TAOCP 7.1.1 Exercise 63
Let $M_5(a_1,a_2,a_3,a_4,a_5)$ be the majority-of-five function, i.
Exercise 63. [20] [20] Equation (49) shows how to compute the median of five elements via medians of three. Conversely, can we compute $\langle xyz \rangle$ with a subroutine for medians of five?
Verified: yes
Solve time: 2m44s
Let $M_5(a_1,a_2,a_3,a_4,a_5)$ be the majority-of-five function, i.e.

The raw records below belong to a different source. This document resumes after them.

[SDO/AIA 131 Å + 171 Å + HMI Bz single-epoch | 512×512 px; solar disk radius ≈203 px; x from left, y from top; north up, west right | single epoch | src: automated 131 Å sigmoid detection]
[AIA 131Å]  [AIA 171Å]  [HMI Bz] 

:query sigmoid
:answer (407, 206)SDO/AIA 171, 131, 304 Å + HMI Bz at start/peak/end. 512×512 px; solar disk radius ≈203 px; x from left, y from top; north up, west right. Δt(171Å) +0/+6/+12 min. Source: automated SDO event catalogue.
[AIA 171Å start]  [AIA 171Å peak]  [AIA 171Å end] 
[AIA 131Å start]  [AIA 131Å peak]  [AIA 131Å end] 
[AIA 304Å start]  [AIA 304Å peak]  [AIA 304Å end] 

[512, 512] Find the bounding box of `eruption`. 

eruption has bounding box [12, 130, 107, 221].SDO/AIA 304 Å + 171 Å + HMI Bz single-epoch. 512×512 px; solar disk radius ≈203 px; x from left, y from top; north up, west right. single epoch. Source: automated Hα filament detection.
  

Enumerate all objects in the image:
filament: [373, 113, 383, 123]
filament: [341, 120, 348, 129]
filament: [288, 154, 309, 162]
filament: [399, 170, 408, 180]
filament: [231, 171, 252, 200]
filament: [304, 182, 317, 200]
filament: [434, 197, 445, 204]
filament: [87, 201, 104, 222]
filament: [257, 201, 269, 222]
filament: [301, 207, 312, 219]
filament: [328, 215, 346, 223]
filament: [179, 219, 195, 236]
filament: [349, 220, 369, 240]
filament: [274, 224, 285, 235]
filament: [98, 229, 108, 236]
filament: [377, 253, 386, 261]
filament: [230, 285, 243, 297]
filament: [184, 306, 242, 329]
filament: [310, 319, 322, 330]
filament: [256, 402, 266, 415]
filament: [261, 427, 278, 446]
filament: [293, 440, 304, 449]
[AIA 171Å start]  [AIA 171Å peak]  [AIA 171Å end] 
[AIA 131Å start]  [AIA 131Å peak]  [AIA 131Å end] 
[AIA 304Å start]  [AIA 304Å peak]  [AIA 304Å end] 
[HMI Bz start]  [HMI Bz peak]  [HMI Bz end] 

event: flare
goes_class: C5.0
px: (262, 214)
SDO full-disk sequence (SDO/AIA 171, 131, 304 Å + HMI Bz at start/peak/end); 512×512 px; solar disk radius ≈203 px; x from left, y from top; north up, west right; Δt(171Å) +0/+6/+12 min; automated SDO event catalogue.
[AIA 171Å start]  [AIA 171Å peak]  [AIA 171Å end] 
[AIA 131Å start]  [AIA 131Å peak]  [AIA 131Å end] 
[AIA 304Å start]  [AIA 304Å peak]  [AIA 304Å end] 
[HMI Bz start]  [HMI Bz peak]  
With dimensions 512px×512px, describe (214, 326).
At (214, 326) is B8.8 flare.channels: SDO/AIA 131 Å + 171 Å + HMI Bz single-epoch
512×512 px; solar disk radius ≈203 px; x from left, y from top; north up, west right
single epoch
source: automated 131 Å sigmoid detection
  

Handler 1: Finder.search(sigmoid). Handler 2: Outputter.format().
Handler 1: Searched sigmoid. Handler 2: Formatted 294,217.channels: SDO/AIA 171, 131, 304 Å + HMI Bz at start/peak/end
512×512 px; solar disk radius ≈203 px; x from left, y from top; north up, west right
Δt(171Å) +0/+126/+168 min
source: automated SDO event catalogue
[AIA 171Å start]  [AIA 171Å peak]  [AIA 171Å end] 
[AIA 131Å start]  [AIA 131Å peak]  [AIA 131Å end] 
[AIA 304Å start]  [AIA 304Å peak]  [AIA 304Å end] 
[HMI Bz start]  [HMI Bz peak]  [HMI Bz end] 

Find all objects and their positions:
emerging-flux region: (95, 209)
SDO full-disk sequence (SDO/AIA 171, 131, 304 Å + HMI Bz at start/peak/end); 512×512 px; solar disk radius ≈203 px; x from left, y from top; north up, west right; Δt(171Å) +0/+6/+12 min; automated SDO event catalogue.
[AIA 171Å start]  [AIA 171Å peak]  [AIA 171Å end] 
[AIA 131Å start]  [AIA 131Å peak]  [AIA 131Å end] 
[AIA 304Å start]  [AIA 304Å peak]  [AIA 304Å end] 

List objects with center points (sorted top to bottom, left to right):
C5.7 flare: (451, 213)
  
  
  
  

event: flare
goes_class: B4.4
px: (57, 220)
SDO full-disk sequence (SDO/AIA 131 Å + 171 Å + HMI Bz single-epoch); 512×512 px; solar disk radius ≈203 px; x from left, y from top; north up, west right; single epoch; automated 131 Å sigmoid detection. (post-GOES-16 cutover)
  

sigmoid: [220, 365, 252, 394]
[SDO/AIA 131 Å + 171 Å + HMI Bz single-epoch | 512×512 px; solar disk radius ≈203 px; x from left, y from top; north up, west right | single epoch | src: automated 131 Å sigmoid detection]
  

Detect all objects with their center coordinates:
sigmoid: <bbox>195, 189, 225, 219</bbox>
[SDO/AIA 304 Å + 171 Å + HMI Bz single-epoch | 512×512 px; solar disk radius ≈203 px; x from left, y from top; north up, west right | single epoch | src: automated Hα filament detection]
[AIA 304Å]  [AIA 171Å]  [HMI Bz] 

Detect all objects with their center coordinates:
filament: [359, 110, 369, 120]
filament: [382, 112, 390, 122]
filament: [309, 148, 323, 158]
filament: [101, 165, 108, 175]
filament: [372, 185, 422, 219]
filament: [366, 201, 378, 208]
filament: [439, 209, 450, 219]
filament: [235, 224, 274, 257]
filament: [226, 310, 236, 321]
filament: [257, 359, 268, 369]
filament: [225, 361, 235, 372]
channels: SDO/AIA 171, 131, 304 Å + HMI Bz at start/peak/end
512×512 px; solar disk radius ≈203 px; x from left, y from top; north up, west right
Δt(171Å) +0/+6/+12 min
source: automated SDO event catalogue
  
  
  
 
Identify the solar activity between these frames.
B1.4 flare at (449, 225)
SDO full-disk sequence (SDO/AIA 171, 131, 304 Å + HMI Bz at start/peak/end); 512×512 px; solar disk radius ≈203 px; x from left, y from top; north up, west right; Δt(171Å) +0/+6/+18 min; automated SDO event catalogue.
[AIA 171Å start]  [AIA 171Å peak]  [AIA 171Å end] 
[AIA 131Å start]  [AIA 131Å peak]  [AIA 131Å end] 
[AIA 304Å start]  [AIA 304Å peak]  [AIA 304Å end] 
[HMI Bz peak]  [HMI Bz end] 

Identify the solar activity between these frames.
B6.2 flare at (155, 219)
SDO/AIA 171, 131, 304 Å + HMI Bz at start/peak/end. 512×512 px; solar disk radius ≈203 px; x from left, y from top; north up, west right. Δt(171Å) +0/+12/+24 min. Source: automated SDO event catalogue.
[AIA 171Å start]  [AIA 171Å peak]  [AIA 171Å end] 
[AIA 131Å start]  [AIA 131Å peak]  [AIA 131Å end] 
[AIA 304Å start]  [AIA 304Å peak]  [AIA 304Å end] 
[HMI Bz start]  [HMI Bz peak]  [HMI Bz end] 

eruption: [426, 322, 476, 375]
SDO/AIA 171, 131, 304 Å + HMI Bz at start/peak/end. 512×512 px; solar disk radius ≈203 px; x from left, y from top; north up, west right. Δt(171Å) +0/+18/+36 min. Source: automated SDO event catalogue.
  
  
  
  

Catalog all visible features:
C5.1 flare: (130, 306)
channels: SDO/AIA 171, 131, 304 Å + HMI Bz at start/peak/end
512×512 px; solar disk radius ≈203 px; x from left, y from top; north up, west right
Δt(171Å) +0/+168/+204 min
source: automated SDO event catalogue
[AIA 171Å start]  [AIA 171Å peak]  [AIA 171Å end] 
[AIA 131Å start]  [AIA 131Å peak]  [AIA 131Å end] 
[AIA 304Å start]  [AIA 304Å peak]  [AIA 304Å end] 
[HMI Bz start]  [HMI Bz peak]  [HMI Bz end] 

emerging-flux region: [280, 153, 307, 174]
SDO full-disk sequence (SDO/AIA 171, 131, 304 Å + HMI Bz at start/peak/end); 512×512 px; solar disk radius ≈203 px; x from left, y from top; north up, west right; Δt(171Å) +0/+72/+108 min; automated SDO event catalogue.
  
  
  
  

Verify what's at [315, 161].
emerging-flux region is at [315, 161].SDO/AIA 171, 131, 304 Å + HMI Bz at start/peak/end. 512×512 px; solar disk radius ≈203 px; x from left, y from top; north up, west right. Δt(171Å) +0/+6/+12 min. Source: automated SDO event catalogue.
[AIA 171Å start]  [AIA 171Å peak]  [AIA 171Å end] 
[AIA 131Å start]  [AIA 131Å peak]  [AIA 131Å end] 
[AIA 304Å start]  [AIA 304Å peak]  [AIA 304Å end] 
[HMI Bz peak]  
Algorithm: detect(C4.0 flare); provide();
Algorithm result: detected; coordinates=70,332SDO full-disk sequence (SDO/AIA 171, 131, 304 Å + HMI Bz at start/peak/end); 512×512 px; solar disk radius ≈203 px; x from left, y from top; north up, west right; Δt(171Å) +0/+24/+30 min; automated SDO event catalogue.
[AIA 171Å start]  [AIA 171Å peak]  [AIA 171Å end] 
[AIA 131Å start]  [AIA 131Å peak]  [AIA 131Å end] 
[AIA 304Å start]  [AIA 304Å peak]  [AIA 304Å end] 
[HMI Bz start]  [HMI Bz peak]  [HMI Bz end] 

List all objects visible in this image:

$$ M_5(a_1,\dots,a_5)=1 \quad \Longleftrightarrow \quad a_1+\cdots+a_5 \ge 3. $$
We construct $\langle xyz\rangle$, the majority-of-three function, meaning
$$ \langle xyz\rangle = 1 \quad \Longleftrightarrow \quad x+y+z \ge 2. $$
Construction
We use the constant $1$ and define
$$ F(x,y,z) = M_5(x, y, z, x\wedge y, 1). $$
This is a valid 5-input majority gate expression.
Case analysis
We verify all $2^3$ inputs.
1. $x=y=z=0$
Inputs to $M_5$:
$$ (0,0,0,0,1) $$
Sum $=1$, so $M_5=0$.
Correct since $\langle 000\rangle=0$.
2. Exactly one variable is 1
- $x=1,y=0,z=0$:
$$ (1,0,0,0,1) \Rightarrow \text{sum }=2 \Rightarrow M_5=0 $$
- $x=0,y=1,z=0$:
$$ (0,1,0,0,1) \Rightarrow \text{sum }=2 \Rightarrow M_5=0 $$
- $x=0,y=0,z=1$:
$$ (0,0,1,0,1) \Rightarrow \text{sum }=2 \Rightarrow M_5=0 $$
All correct since majority-of-three is $0$ in these cases.
3. Exactly two variables are 1
- $x=y=1,z=0$:
$$ (1,1,0,1,1) \Rightarrow \text{sum }=4 \Rightarrow M_5=1 $$
- $x=1,y=0,z=1$:
$$ (1,0,1,0,1) \Rightarrow \text{sum }=3 \Rightarrow M_5=1 $$
- $x=0,y=1,z=1$:
$$ (0,1,1,0,1) \Rightarrow \text{sum }=3 \Rightarrow M_5=1 $$
All correct since majority-of-three is $1$.
4. $x=y=z=1$
$$ (1,1,1,1,1) $$
Sum $=5$, so $M_5=1$, matching $\langle 111\rangle=1$.
Conclusion
In all cases,
$$ M_5(x,y,z,x\wedge y,1) = 1 \quad \Longleftrightarrow \quad x+y+z \ge 2, $$
so the construction computes the majority-of-three function exactly.
$$ \boxed{\langle xyz\rangle = M_5(x,y,z,x\wedge y,1).} $$